What needs to be done —
Please change "Dark" to "Light" wherever it occurs in the listing below and write out every line again with nothing else altered. Omit the pictures from your answer.

Short snippets of text from websites —
***

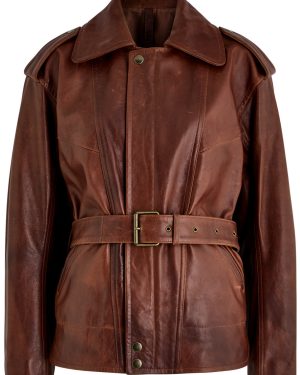 Petar Petrov Superbad Distressed Belted Leather Jacket - Dark Brown - M (UK12 / M)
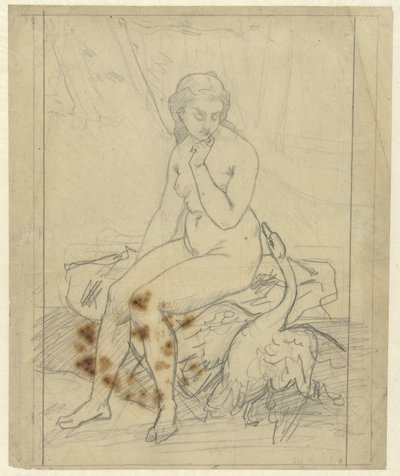Sitter Leda med svanen av Ferdinand Roybet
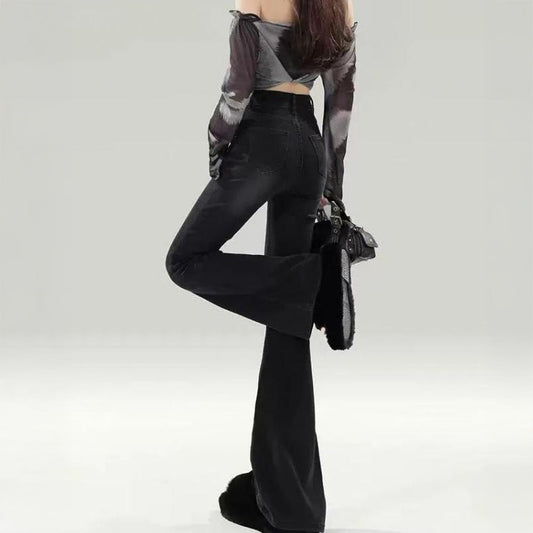 シャドウフィット 美脚フレアジーンズ(L/LL/3L/4L/5L)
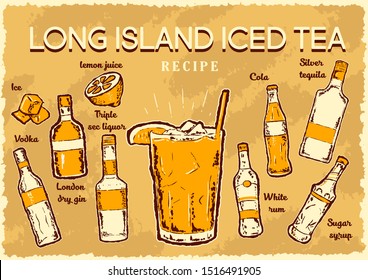 long island iced tea cocktail recipe retro poster. Vector illustration.
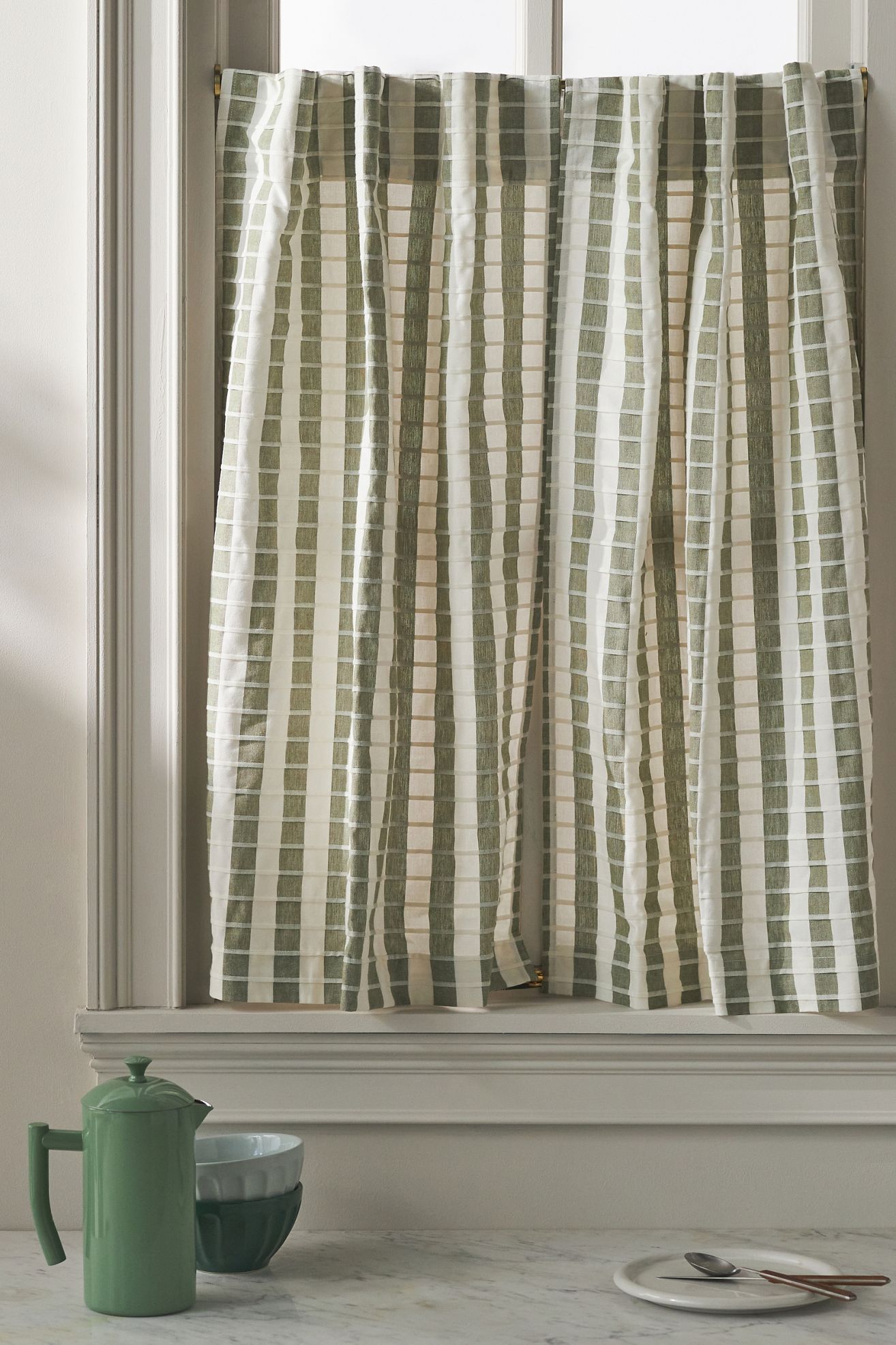 Cotton Woven Stripe Café Curtains, Set of 2 - Dark Green, Standard, 25" x 36"
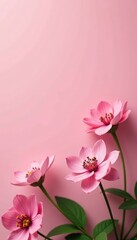 Naklejka premium Delicate pink flowers blooming in a lush garden on a soft pink background, nature, gentle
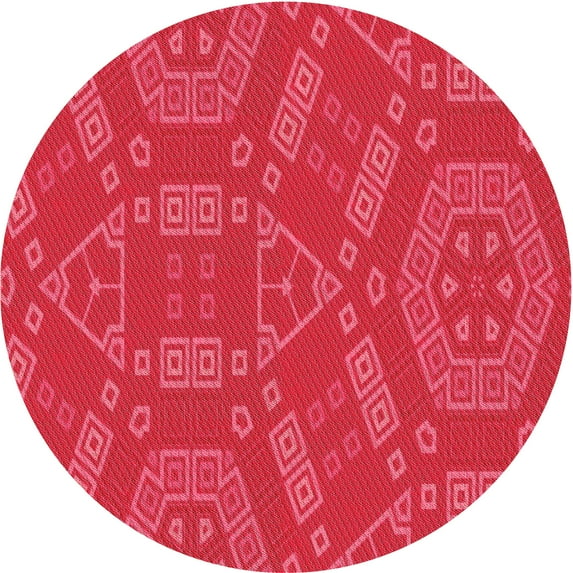 Ahgly Company Indoor Round Patterned Pink Lemonade Pink Area Rugs, 4' Round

***

Response area —
 Petar Petrov Superbad Distressed Belted Leather Jacket - Light Brown - M (UK12 / M)
Sitter Leda med svanen av Ferdinand Roybet
 シャドウフィット 美脚フレアジーンズ(L/LL/3L/4L/5L)
 long island iced tea cocktail recipe retro poster. Vector illustration.
 Cotton Woven Stripe Café Curtains, Set of 2 - Light Green, Standard, 25" x 36"
 Naklejka premium Delicate pink flowers blooming in a lush garden on a soft pink background, nature, gentle
 Ahgly Company Indoor Round Patterned Pink Lemonade Pink Area Rugs, 4' Round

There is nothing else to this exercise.